When you experience such a situation it means that your tests are too low and you are testing the implementation, while you'd rather know if the system still works as expected.
One of the solutions could be some, when appropriate, using ports-adapters architecture and level up your unit tests.
Bunch of related blog posts have been published, e.g.
You can do it well, bad, in harmful or pathological ways, in healthy ways, too much, too little, for ideological or misguided reasons, at the wrong time ... but if you stop doing it completely, you will eventually die.
Don't follow any dogmatic advice about it ; instead, learn to recognize by yourself if the way you currently do it is providing value, and why.
And finally, move along ; and learn the big set of other skills needed to keep your code bases under control.
FWIW, I'd say that "writing tests using a tool like RSpec/Cucumber/etc." isn't really "doing BDD" by itself.
Tools like RSpec are a way of organising test code.
I'd recommend "Specification by Example".
IIRC the idea is to come up with example output of a feature, refine this to a specification.
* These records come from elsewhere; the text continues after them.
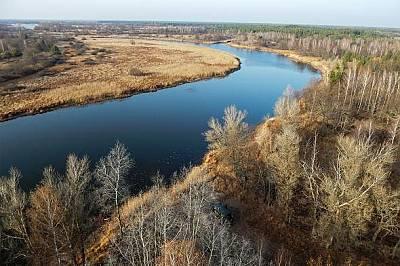 Река ПрипятРека Припят разполовява изолираната зона и е важно местообитание за многобройни животински видове.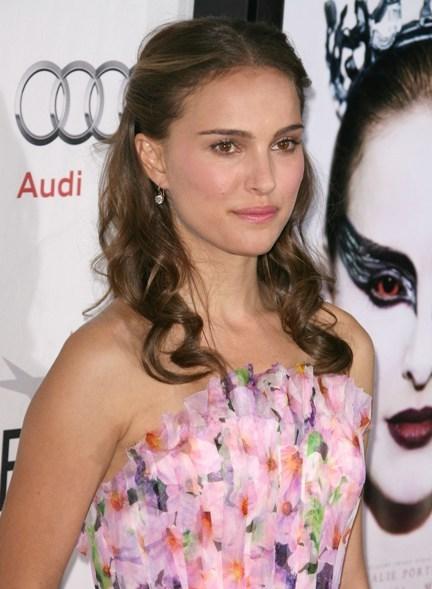 Natalie Portman's wavy, brunette hairstyle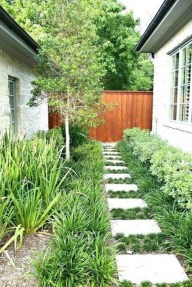 Mesmerizing Side Yard Landscaping Design Ideas to Perfect Your Garden Design 25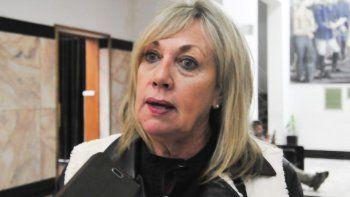 Finalmente, la intendenta Artero encontró el auxilio de Provincia para pagarles los sueldos a los municipales. Ahora queda pendiente su interpelación y el pedido de que se tome licencia que le hicieron los concejales a la electa diputada provincial por el arcionismo.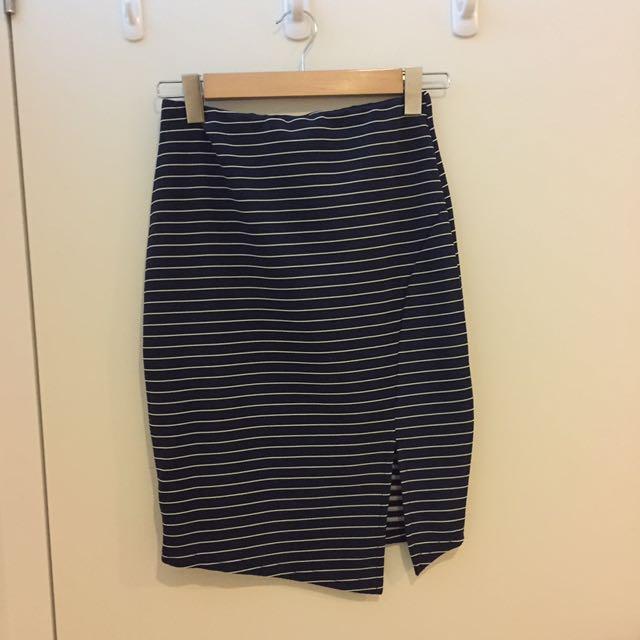 TEMT Midi Skirt
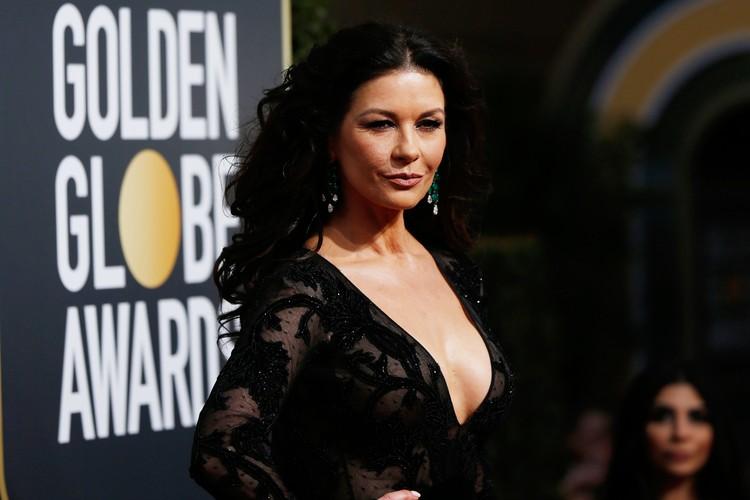 """Актриса пришла на """"Золотой глобус"""" без мужа Майкла Дугласа."""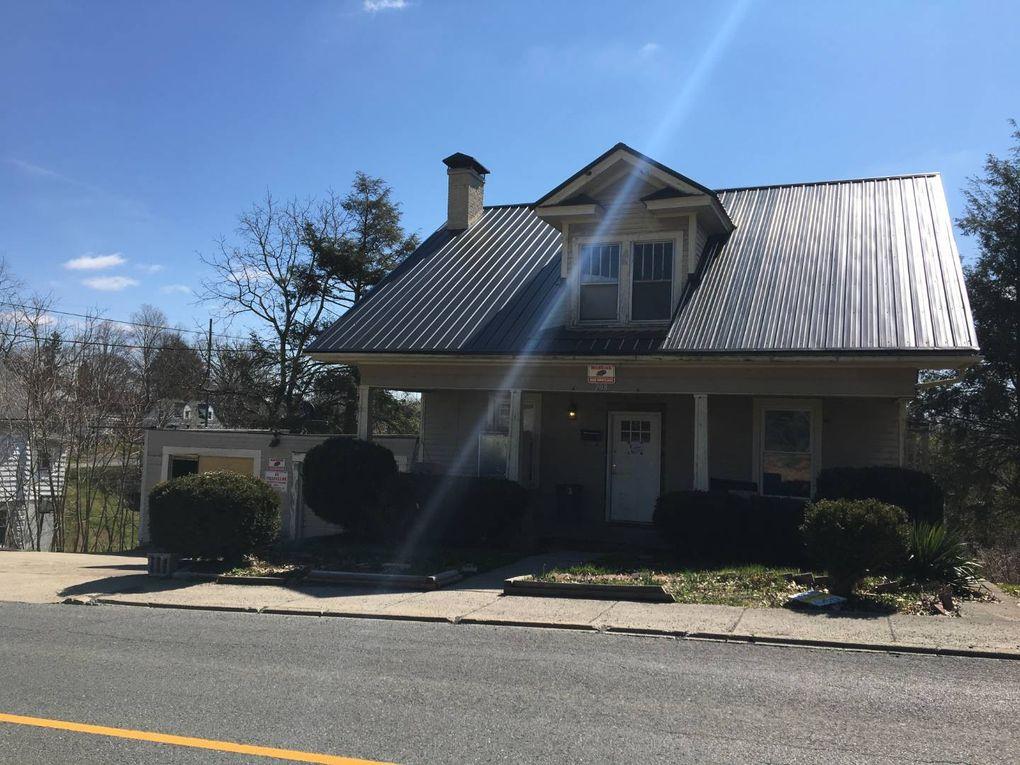 208 Beaver Ave, Beckley, WV 25801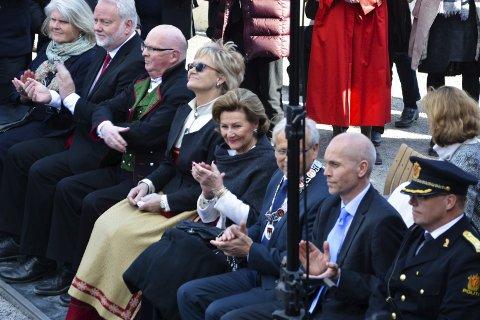 HEDER: Dronning Sonja gjestet åpningen av Glasslåven. Her med ordfører Willy Westhagen til høyre og Randi Thorsen til venstre.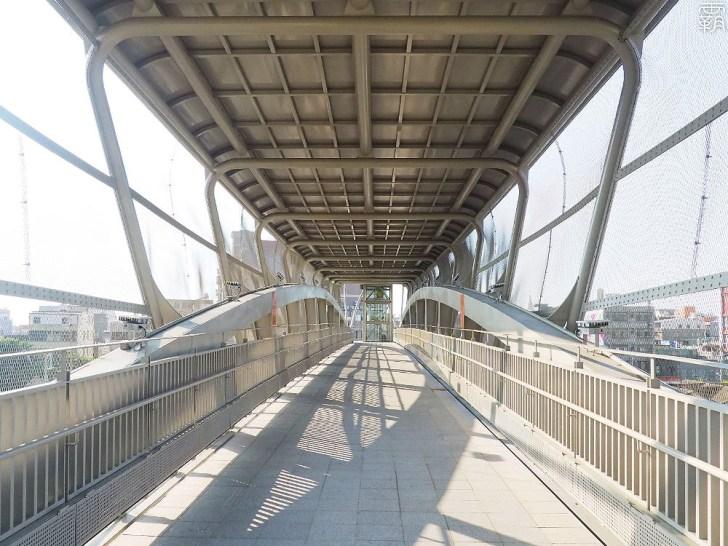 PA040062 01 - 大甲車站跨越橋啟用!新闢汽機車停車場,串聯前後站更便利!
Tools like RSpec help align the test code with the specification.
> I think there are real problems with these BDD(-ish) test tools, as they obfuscate what you’re actually doing. ... The more layers you add on top of [assertions], the harder it will be to debug.
Sure, but the point of naming a test case (or adding in statements like `it("should ...")`) is to make it more apparent what a test is trying to do. I doubt that even something like Cucumber makes it that much harder to debug the program code.
Executable Specifications also try to be 'living documentation', which (if it works out) is a benefit worth the added cost of writing the tests that way.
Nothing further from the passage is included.